LOUIS et al. V. OKADA et al. - Page 6




              Interference No. 104,312                                                                                         
              Sauer Inc. v. Kanzaki Kokyukoki Mfg. Co., Ltd.                                                                   

                      18, According to Sauer, from November 26, 1987, to February 28, 1988, it worked on                       
              two of the four concepts marked for further study at the November 1987 meeting. Sauer admits                     
              that neither one of these concepts which it had worked on during that three month time period is                 
              within the scope of the count in this interference. (Br. at 25.)                                                 
                                                          Discussion                                                           
                      Although argued by Sauer in its brief for final hearing, derivation of the invention of the              
              count from Sauer by Kanzaki's named inventor was withdrawn as an issue in this case per the                      
              representation of Sauer's counsel during oral argument on May 29, 2002. See Transcript of Final                  
              hearing at 68 and 70. Accordingly, that issue is no longer before us.                                            
                      Junior party Sauer does not allege that it reduced the invention of the count to practice                
              prior to Kanzaki's accorded benefit date of February 3, 1988. Rather, it seeks to prevail on the                 
              issue of priority by asserting that it had a prior conception which is coupled with reasonable                   
              diligence from a time prior to conception of the invention by Kanzaki's inventor to Sauer's own                  
              reduction to practice. See 35 U.S.C. § 102(g).                                                                   

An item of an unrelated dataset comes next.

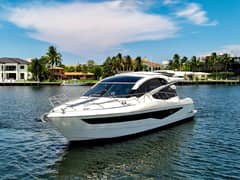 2017 Galeon Sky photo 1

                      "The reasonable diligence standard balances the interest in rewarding and encouraging                    
              invention with the public's interest in the earliest possible disclosure of innovation." Griffith v.             
              Kanamarul 816 F.2d 624, 626, 2 USPQ2d 1361, 1362 (Fed. Cir. 1987). General allegations are                       
              insufficient to demonstrate reasonable diligence. Wiesner v. Weigert, 666 F.2d 582, 588-89, 212                  
              USPQ 721, 727 (CCPA 198 1). Evidence of diligence must be specific as to dates and facts.                        
              Kendall v. Searles, 173 F.2d 986, 993, 81 USPQ 363, 369 (CCPA 1949).